Document excerpt:
* start *
Early choices and consequences have tremendous ripple effects that students can't begin to understand at the time when they are made.



What appear to be simple steps to outside observers can become insurmountable.


Even for students who stay on track with grade-level expectations, school can often feel like something to get through rather than something from which to benefit.

The education system is not the prison system, but to many students, it can feel that way.  I won't argue whether this is a valid analogy or not because I don't think it matters.

If students feel like prisoners, then that's what they are.

In the compulsory educational system, what are the responsibilities of the student?  If they don't fulfill those responsibilities, (or if we don't convince them that they should) who suffers besides them?

It seem to me as though it is the responsibility of the student to do well for the betterment of themselves on the small scale, but for society on the large scale.

Young Adult Fiction is chock full of stories of teenagers whose lives are determined by their choices on a single day.
"I choose...the Crippling Student Debt Followed by an Unfulfilling Career faction!"

"Work hard for the betterment of society" is an upsetting message to be foisting onto children.

Tuesday, June 7, 2016

Day 177: Homeroom of 2

Some of the physics groups did an amazing job with their playgrounds.






I've begun the process of organizing this blog into themes.  I'm not enjoying the process and my writing style seems to be counter to the goals of organization.

I'll pay someone in hug and pizza to do this for me...

Monday, June 6, 2016

Day 176: Sparse

The biggest class that I had today contained 5 people.

I was able to catch up on some paperwork.

Friday, June 3, 2016

Day 175: Playgrounds

I'm going to start running again.  Yesterday was a tipping point for me and writing about it was extremely cathartic.  I went to the doctor and spoke to some friends and I'm feeling better today.

But not better enough to think that I'm alright.

Three years ago, I ran a half marathon.  I'm going to sign up for another in the fall and set up a running schedule.  I already have new shoes.  Now I just need to make the time.


With grades for seniors finalized this morning, the school has taken on an air of a summer camp.  There were torrential downpours and those, in combination with closed grades, meant that the population of the school was at around 50%.
* end *
Information provided:
* start *
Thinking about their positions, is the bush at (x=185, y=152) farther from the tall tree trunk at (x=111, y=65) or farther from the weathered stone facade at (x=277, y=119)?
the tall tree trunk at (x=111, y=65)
* end *
What you should do: From the teaching blog excerpt above, set down word for word the passage between "Even for students" and "a single day.", inclusive.

Expected output:
Even for students who stay on track with grade-level expectations, school can often feel like something to get through rather than something from which to benefit.

The education system is not the prison system, but to many students, it can feel that way.  I won't argue whether this is a valid analogy or not because I don't think it matters.

If students feel like prisoners, then that's what they are.

In the compulsory educational system, what are the responsibilities of the student?  If they don't fulfill those responsibilities, (or if we don't convince them that they should) who suffers besides them?

It seem to me as though it is the responsibility of the student to do well for the betterment of themselves on the small scale, but for society on the large scale.

Young Adult Fiction is chock full of stories of teenagers whose lives are determined by their choices on a single day.